Kline has a problem with this. I have cut several small pieces of nylon carpet, and he objects that they may not match the carpet in Acosta’s car.

“They are close enough for demonstrative purposes,” I argue. “We’re not going to ask the witness to compare samplers of hair and fibers,” I say.

“With that understanding,” says Radovich.

I hand a piece of the carpet to Stinegold. I’ve gathered some horse hair for this purpose in a small envelope, and I hand this to the witness.

“The hair is black in color,” I tell the court. “They should be easily distinguishable from the others on the blanket.”

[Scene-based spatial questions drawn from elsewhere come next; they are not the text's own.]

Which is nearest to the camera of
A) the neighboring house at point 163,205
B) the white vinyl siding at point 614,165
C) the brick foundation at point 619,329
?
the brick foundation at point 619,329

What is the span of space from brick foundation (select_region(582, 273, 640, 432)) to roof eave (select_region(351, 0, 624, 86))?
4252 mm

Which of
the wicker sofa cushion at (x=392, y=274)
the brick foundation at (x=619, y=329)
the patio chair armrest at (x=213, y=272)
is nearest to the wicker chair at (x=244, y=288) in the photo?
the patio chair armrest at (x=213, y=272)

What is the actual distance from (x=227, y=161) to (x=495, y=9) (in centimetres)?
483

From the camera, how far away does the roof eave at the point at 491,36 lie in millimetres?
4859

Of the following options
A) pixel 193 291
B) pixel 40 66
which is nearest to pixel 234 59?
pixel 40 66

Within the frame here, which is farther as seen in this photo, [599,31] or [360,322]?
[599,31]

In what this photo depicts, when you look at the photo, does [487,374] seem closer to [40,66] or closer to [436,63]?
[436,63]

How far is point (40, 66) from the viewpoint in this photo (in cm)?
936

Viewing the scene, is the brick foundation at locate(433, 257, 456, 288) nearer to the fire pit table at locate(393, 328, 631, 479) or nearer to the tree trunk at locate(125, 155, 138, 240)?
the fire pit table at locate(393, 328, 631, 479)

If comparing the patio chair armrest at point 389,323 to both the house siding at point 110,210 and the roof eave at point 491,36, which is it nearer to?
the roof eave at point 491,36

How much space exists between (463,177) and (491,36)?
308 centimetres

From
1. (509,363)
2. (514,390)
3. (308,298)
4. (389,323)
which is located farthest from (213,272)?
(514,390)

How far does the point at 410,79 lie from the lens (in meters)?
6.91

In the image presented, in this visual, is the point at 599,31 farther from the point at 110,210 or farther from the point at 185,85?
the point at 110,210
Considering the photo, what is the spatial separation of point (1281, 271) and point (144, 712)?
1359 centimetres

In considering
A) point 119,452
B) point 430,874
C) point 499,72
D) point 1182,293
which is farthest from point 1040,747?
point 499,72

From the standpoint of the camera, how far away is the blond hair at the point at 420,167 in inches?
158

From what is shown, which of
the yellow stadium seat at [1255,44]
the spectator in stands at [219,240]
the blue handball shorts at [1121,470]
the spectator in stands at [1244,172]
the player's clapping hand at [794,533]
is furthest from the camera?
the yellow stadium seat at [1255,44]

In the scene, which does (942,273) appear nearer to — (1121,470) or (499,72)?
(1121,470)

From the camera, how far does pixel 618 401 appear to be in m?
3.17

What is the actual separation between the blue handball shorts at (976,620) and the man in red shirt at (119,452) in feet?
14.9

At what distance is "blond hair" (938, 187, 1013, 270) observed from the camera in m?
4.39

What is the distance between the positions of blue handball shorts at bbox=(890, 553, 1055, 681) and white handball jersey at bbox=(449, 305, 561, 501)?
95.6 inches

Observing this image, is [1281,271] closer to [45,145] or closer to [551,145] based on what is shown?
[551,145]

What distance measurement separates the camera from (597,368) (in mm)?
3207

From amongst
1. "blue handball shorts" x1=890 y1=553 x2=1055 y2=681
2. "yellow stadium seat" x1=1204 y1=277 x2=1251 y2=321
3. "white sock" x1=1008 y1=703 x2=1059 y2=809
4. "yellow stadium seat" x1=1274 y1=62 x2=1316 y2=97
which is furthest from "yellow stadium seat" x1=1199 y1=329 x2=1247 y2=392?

Stinegold looks at them and agrees with this. He spreads some of the hair on the carpet, wiping it along the cut bristles with his hand.

I have the clerk retrieve the blanket from the evidence cart and hand it to him. It is mauve in color. Stinegold places it in a puffed-up ball on the railing in front of him, part of it draping over the edge and down onto the floor.

He takes one corner of the blanket and wipes it briskly with the carpet, as you would a brush. Then he lays the carpet facedown on the railing and examines the blanket.

“There,” he says. Stinegold holds the blanket out for me to see, a victorious look in his eyes. It is covered with black horse hair in the area that he has rubbed.

“If you have some tape I can show you how we retrieved the samples,” he says.

“That’s not necessary,” I tell him. I pick up the blanket and the piece of carpet from the railing.

Kline is sitting with a self-satisfied smile at his table.

I walk several steps away from the stand, the blanket in one hand, the carpet swatch in the other, before I turn and face the witness in the stand. I have already looked, so I know it is there, before I hold this up for Stinegold to see on the stand-the small swatch of carpet.